The Growth of the Soil
Thursday, January 20, 2005
 
Fareed Zakaria on India, disaster and hope
To understand how much and how fast India is changing, look at its response to the tsunami. I don't mean the government's reaction but that of individual Indians. In the two weeks after the tidal wave hit, the Prime Minister's Relief Fund, the main agency to which people make donations, has collected about $80 million. After the Gujarat earthquake of April 2001, it took almost one year to collect the same amount of money.

But the real story might be that 20 years of modest but persistent reforms in India have had huge effects. Over the past 15 years, India has been the second fastest-growing large economy in the world (after China), with an average growth rate of 6 percent. Per capita income in the country has almost doubled (from an admittedly tiny base), and more than 100 million Indians have moved out of poverty...

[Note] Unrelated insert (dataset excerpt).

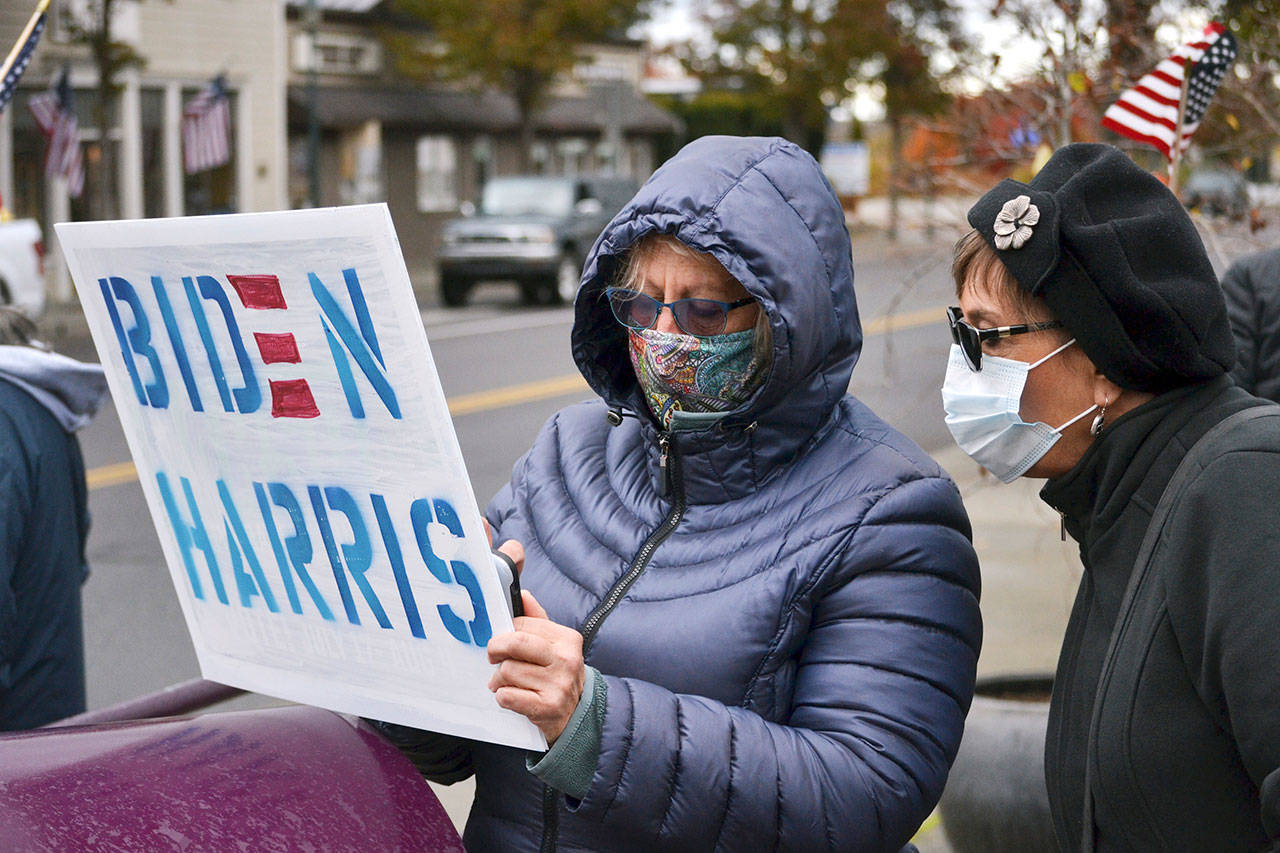 Kathy McGee and Chris Walker, both of Sequim, look at updated news on the presidential election on Nov. 7 as they rally with other community members to show their support for the election of Joe Biden and Kamala Harris. Sequim Gazette photo by Matthew Nash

China is following the East Asian model, with a strong government promoting and regulating capitalist growth. But India might well be forging a new path, of necessity, with society making up for the deficiencies of the state. Actually, this is not entirely new. In some ways India's messy development resembles that of another large, energetic, chaotic country where society has tended to loom larger than the state—


While Zakaria's very optimistic take on things may be a bit idiosyncratic, for reasons mentioned in the article I root for India rather than China as the first 1 billion person wealthy superpower.